«Non si vende a qualsiasi prezzo» aveva assicurato mesi fa il presidente esecutivo di Telecom, Franco Bernabè, quando il percorso per cedere La7 era ancora alle battute iniziali. Eppure quello con cui Urbano Cairo si è aggiudicato ieri la rete televisiva, o «la patata bollente» come lui stesso l’ha definita, è sicuramente un prezzo d’occasione. Un milione di euro tondo tondo, è il prezzo con cui l’editore ha acquistato la testata intorno alla quale si attaccano da anni tutte le speranze italiane di un terzo polo televisivo in chiaro.
Una testata che passerà di mano corredata di preventiva ricapitalizzazione per arrivare a una posizione finanziaria netta di almeno 88 milioni. Più la sottoscrizione a favore di Cairo di un contratto di fornitura di capacità trasmissiva di durata pluriennale. Più la rinuncia da parte di Telecom ai crediti finanziari vantati nei confronti di Ti Media per un importo complessivo pari a 100 milioni.
LE CONDIZIONI D’ACQUISTO
Le condizioni accettate dal consiglio d’amministrazione di Telecom Italia per portare a termine l’operazione rettificano l’impegno di Bernabè. La7 doveva essere ceduta a qualsiasi costo, anche se le fasi finali della vendita hanno coinciso con le conclusioni della campagna elettorale, visto che tenerla accesa costava al gruppo perdite da 100 milioni di euro all’anno. Ti Media, la società del gruppo che controlla l’emittente, ha infatti chiuso l’esercizio 2012 con una perdita netta di 240,9 milioni di euro, in peggioramento di 157,1 milioni rispetto al rosso di 83,8 milioni del 2011. L’indebitamento è salito a 260 milioni. La Borsa non ha apprezzato i dettagli dell’operazione, visto che Ti Media ha chiuso in profondo rosso, in flessione del 6,4% a 0,157 euro. Piatta invece la controllante Telecom (più 0,09%), giù Cairo Communication (meno 0,65%) in linea con l’andamento del listino.
Il neoproprietario l’ex assistente di Berlusconi diventato editore con la passione per il calcio, presidente e proprietario anche della squadra del Torino si è limitato a commentare l’affare con una battuta: «Mi sono preso una bella patata bollente». Si è così conclusa la gara per la tv che alla fine rifiutata l’offerta fuori tempo massimo di Diego Della Valle si era ristretta a una corsa tra il fondo di private equity Clessidra, guidato da Claudio Sposito, e l’editore di magazine e concessionario della pubblicità Urbano Cairo, il favorito, benchè a lungo incerto (a fine anno mancava ancora un’offerta vincolante).

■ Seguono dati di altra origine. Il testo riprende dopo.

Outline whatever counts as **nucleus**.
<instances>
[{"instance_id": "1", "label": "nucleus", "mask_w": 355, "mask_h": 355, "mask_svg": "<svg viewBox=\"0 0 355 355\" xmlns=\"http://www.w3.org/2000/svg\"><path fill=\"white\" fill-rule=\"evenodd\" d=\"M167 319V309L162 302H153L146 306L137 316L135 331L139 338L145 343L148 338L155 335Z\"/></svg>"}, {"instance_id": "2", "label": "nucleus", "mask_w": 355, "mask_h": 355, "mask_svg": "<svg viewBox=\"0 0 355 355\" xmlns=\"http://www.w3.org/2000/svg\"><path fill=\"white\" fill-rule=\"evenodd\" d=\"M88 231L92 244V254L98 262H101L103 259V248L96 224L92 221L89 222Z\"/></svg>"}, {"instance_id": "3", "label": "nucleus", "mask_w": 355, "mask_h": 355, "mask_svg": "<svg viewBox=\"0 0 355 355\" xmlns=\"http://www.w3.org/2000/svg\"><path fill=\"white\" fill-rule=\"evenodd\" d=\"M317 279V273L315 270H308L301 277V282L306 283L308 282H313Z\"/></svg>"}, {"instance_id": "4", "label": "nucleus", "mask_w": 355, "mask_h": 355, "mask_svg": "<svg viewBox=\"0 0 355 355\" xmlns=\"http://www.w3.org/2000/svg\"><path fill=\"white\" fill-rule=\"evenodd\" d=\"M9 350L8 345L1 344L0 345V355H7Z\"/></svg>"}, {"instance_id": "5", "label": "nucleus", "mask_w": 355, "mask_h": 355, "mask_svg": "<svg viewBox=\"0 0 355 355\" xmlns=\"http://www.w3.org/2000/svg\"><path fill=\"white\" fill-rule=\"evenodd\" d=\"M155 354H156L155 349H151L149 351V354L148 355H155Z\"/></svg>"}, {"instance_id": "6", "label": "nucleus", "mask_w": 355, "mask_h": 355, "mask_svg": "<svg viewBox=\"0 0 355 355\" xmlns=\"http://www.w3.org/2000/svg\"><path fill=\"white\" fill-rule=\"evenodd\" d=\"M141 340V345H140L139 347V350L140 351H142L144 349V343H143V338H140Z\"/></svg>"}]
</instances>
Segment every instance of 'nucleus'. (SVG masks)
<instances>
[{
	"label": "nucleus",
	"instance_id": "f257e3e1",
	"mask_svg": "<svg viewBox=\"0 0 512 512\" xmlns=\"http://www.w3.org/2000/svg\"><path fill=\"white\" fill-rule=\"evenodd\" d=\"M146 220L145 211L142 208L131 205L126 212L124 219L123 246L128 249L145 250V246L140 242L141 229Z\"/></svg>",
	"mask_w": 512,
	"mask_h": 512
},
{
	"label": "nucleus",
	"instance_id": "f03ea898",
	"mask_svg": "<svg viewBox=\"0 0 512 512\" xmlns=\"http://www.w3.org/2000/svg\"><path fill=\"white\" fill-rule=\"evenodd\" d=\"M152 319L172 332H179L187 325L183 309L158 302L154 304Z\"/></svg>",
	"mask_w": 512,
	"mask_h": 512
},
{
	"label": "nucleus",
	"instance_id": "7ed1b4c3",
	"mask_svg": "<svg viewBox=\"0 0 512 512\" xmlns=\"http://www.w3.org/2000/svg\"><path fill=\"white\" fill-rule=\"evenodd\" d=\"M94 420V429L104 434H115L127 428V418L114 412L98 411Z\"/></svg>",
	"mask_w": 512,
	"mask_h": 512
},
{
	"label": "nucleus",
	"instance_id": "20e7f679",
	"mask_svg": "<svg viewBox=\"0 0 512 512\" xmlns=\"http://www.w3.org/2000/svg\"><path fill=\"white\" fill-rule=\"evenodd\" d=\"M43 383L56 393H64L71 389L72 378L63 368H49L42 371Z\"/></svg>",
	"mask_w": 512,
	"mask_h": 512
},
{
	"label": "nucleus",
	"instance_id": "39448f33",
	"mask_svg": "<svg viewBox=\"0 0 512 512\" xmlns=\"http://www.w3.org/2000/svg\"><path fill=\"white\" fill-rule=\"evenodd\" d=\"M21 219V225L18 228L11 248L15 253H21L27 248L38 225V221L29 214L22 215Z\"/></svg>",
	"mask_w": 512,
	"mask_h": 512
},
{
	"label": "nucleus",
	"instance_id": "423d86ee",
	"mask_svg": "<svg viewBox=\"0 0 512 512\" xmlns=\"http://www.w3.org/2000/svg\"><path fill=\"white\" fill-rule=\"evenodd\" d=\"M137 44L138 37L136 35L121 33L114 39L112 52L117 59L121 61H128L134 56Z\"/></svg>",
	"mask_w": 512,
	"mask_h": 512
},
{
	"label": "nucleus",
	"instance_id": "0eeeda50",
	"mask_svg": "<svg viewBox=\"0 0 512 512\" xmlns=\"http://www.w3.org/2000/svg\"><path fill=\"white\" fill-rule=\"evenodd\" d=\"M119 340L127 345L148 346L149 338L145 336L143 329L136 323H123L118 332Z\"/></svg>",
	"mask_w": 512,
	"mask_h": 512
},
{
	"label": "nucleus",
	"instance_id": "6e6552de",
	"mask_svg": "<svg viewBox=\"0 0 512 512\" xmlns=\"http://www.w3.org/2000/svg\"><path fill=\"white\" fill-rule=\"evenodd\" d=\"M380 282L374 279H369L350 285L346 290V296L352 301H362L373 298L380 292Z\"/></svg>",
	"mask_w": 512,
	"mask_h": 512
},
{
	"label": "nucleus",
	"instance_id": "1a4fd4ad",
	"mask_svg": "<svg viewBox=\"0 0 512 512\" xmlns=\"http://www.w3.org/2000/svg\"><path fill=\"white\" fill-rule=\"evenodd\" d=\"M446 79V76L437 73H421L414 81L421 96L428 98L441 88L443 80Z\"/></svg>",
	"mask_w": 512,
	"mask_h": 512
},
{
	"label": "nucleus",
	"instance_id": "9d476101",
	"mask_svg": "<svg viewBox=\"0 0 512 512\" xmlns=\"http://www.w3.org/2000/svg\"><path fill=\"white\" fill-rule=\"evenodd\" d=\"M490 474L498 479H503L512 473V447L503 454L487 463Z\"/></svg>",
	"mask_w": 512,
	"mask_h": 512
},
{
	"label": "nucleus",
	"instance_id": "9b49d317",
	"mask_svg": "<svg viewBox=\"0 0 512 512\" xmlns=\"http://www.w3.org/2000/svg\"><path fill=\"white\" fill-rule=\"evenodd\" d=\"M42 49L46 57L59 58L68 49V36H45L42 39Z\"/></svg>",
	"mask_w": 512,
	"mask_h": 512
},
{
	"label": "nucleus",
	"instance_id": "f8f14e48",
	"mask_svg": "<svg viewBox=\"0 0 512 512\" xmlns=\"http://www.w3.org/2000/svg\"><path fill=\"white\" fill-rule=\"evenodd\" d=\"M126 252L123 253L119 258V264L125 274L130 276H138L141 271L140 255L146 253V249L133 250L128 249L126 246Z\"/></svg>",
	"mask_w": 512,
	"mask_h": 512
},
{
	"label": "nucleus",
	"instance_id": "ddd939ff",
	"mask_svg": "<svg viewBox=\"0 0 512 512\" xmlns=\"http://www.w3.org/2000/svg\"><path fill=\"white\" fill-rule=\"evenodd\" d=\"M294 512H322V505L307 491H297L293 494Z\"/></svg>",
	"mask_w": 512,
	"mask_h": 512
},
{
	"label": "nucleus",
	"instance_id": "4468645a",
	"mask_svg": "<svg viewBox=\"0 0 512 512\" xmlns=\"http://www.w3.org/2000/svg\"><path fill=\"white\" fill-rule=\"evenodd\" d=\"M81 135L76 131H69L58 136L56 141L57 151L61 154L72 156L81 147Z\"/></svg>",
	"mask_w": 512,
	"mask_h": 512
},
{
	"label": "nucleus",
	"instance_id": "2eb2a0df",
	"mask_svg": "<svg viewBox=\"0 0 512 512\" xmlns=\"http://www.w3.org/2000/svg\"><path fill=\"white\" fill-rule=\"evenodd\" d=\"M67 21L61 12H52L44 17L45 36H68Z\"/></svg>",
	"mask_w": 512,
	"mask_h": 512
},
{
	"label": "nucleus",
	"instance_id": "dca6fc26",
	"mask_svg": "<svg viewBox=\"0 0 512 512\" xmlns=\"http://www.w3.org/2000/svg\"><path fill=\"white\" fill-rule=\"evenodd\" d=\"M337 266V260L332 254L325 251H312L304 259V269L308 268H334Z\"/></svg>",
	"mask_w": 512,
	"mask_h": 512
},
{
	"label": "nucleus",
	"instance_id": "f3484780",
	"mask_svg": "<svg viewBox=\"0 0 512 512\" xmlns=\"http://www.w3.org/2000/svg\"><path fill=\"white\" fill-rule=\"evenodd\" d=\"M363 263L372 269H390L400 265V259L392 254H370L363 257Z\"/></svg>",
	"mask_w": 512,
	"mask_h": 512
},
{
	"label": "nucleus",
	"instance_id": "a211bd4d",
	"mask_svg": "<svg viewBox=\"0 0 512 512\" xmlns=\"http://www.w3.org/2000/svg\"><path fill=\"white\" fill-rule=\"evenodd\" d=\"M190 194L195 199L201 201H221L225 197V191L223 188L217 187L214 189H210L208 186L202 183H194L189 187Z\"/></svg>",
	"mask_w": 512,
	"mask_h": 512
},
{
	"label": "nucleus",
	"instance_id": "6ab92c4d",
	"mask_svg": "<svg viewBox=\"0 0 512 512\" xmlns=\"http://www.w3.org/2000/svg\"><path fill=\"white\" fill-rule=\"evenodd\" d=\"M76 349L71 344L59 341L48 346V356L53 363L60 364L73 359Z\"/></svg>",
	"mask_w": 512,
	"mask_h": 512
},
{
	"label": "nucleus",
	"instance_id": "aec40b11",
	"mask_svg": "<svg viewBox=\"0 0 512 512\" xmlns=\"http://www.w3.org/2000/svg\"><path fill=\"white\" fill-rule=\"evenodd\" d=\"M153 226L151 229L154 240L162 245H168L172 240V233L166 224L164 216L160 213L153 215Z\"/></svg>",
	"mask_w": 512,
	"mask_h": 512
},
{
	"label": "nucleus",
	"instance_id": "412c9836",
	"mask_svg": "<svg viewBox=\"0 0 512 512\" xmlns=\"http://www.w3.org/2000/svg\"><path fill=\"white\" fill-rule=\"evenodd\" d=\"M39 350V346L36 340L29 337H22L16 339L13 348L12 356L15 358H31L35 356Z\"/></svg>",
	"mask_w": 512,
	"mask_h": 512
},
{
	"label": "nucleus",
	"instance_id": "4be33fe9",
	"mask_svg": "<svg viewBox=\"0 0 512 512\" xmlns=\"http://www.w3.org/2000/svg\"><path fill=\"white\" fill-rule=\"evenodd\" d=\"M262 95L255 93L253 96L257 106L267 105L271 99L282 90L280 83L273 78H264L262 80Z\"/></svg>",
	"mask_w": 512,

«È importante mettersi velocemente al lavoro per dare slancio alla rete, che ha dei punti di forza notevoli ma anche costi notevoli. Bisogna trovare un equilibrio» aveva preannunciato Cairo a metà febbraio, all’indomani della scelta di Telecom di proseguire le trattative in esclusiva con l’editore piemontese. Ristrutturazione in vista, dunque, per l’emittente televisiva che un tempo si chiamava Telemontecarlo e che nel 2001 diventò La7 dopo l’acquisizione da parte dell’allora Seat-Pagine Gialle. Prima del trasferimento della partecipazione del 100% de La7 (con l’esclusione della quota del 51% di Mtv Italia), la televisione sarà ricapitalizzata «per un importo tale per cui la società avrà, a quella data, una posizione finanziaria netta positiva non inferiore a 88 milioni di euro» e un livello di patrimonio netto pari a 138 milioni. Gli accordi prevedono, inoltre, la sottoscrizione di un contratto di fornitura di capacità trasmissiva di durata pluriennale tra La7 Srl e Ti Media Broadcasting. Infine, Telecom Italia è tenuta a rinunciare al momento dell’intervenuta sottoscrizione del contratto di cessione ai crediti finanziari vantati nei confronti di Ti Media per un importo complessivo pari a 100 milioni. Mentre Cairo, dal canto suo, si è impegnato a non cedere la rete tv per almeno 24 mesi.
FREQUENZE E ANTENNE
Non saranno invece vendute le frequenze digitali e le antenne di trasmissione detenute da Telecom. Il gruppo presieduto da Franco Bernabè ha dunque scommesso che i multiplex digitali abbiano più valore di quello attualmente riconosciuto dal mercato, e che se un giorno dovessero essere espropriati per mettere all’asta le frequenze, il governo dovrà riconoscere a TiMedia almeno quei 350 milioni investiti dalla società nelle frequenze e nell’infrastruttura delle piattaforme digitali.